The screen gets a little darker each time you shoot one of the flaming torches, which is fun and has the bonus of making it more difficult to see the infuriating smugness of that wizard’s cocky strut. He did nothing to earn that confidence, nothing.
Oh right, the treasure. You might have noticed that it’s sitting on an extremely suspicious panel in the floor, right in front of a statue of a demon that has spent millennia skipping leg day. Yes, of course it’s a trap door, but surprisingly it’s not a trap. When one of your characters stands on it, the demon’s staff lights up. Shoot the staff and the trap door opens, dropping your character not into the usual spike pit but into a confrontation with the villain behind the horror of Crossbow.
Ooh, the Master of Darkness! I wonder who it is? Maybe it’s the rest of that dragon, having finally decided to get its act together. Or maybe it’s some unseen demon whose dark influence is corrupting the land, a real Sauron type.
Or maybe it’s just some bloke. Okay, it’s the giant floating head of some bloke, but it’s still disappointing that the Master of Darkness has the face of someone who looks like they spend a lot of time performing Shakespeare with their community theatre group. It’s hard to take a villain seriously when he has pretty much the same haircut as I do.
To defeat the Master of Darkness, you must shoot him in the eyes with your crossbow. I find this will defeat most things. The more adventurers you have left the easier it will be, and if you’ve got more than two you can ignore the lightning bolts he fires from his face and plug away at his weak points until he dies.
At least, I assume he dies. All the flesh has fallen from his skull and that’s usually fatal, but he’s also reminding me that I have defeated him and his legions. This must be confusing for the adventurers, who presumably have no idea that I exist and have been protecting them all this time. As far as they know, things just die when they walk past.
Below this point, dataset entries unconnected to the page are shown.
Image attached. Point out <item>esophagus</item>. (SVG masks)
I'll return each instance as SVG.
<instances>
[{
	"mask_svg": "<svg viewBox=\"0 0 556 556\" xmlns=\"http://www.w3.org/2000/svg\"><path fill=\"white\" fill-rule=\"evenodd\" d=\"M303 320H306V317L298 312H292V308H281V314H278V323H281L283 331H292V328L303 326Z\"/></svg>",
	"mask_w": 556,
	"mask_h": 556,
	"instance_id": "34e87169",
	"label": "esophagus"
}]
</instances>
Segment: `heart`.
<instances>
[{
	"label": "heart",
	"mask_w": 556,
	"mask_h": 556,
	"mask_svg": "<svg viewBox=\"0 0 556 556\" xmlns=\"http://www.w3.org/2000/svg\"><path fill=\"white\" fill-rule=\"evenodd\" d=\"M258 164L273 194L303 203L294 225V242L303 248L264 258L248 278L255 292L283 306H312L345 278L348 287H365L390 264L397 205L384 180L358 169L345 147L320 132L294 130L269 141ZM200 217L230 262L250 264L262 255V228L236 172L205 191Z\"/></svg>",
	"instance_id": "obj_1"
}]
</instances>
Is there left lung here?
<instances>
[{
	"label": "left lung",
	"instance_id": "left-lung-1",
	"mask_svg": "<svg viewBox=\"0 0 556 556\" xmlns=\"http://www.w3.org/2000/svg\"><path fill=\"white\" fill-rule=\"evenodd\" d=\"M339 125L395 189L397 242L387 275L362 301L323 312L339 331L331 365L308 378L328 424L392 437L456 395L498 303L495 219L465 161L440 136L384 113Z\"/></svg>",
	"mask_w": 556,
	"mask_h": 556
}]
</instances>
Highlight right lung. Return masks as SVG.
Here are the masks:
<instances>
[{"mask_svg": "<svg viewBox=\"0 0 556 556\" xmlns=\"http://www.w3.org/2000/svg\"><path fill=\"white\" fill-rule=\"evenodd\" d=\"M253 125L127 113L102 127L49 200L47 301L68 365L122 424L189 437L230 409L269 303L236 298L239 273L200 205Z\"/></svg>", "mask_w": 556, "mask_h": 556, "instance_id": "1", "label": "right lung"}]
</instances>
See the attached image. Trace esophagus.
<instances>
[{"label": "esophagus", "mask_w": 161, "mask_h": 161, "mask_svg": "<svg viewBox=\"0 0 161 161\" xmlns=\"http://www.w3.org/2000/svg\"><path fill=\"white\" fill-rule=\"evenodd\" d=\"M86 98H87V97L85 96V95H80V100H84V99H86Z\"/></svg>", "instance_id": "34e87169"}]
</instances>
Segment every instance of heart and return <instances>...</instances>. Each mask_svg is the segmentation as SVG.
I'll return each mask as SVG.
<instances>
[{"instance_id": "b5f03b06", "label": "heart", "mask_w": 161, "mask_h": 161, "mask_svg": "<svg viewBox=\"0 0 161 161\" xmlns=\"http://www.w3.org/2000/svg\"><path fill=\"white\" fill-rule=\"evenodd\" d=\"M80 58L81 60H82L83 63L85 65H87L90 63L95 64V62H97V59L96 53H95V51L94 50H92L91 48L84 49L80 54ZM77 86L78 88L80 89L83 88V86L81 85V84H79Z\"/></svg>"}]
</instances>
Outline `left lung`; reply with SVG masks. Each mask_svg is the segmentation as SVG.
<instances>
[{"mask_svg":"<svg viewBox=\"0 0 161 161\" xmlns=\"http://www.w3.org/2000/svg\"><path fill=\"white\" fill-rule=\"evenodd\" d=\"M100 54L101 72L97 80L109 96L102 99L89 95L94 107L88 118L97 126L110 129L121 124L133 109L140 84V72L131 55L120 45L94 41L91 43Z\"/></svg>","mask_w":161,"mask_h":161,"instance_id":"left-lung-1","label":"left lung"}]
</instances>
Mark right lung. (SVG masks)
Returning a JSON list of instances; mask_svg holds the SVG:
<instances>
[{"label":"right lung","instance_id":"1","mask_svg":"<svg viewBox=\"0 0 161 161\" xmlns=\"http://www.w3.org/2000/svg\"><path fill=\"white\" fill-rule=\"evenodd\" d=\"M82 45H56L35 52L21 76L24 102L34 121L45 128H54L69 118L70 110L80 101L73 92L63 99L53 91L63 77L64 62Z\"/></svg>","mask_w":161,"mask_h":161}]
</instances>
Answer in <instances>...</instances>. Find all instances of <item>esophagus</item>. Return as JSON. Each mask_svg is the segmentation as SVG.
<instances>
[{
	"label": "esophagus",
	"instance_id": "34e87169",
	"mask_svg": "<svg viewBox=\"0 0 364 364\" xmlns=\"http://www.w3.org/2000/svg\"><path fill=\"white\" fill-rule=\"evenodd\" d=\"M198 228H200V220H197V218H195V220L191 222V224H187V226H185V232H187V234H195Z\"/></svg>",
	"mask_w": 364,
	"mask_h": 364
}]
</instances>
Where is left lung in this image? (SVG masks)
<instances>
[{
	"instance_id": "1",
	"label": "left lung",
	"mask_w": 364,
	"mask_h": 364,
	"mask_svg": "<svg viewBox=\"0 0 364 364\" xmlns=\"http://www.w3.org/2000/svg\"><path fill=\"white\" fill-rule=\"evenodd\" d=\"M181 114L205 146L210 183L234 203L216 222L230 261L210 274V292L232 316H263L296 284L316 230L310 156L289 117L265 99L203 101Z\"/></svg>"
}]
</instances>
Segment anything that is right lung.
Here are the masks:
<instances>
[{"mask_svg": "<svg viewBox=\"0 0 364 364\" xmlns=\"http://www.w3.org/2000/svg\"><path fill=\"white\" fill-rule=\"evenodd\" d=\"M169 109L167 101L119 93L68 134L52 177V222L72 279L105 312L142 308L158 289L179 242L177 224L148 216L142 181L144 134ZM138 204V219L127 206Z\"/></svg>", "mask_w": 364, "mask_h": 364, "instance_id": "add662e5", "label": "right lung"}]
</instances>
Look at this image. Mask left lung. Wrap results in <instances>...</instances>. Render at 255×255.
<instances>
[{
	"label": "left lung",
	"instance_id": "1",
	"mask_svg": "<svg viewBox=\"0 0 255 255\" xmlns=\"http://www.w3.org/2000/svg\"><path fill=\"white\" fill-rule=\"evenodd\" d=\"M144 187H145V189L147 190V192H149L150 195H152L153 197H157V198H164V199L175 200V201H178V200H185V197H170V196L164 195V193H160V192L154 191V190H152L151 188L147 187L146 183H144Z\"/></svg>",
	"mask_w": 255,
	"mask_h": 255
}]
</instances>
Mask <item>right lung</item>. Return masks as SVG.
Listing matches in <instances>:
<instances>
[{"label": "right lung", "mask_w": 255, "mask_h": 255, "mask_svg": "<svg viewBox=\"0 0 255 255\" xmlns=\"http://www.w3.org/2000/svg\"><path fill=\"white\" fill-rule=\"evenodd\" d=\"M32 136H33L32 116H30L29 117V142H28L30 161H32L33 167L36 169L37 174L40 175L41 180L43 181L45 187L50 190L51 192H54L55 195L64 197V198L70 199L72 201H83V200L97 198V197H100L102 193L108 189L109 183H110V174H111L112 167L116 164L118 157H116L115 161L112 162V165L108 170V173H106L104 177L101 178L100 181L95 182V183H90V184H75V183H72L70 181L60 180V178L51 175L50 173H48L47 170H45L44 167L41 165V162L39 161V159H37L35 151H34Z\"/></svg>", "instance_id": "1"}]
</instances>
I’m having a hard time coming to a conclusion about Crossbow. For starters, in this case playing an emulated version of the game is going to differ significantly from the original experience, and I can’t say with certainty whether it’s a good or a bad game without knowing, for instance, how accurate and easy to use the original crossbow controller was. What I can say is that it looks and sounds great for a game of this vintage, and I’m especially fond of some of the weirder enemy sprites. Shooting bizarro monsters in a fantasy setting is A-OK in my book, and Crossbow mostly puts together a solid gameplay base to make it worth experiencing. It can get frustratingly difficult towards the end, and certain small elements have slightly uncooperative hitboxes, but on the whole the shooting part of the game is fine.
But then there’s the whole “protect these dorks” part of it. I am certain that my aversion to this concept is entirely personal – perhaps as a side-effect of always being crap at Lemmings - and that for most other people it wouldn’t be an issue, but I can’t deny that it winds me up. So, in the end I’ll say that Crossbow is a game that I’m glad I’ve played, but I will almost certainly never play it again. Okay, so I might try that first village stage again, if only to unravel the mystery of the duck-man.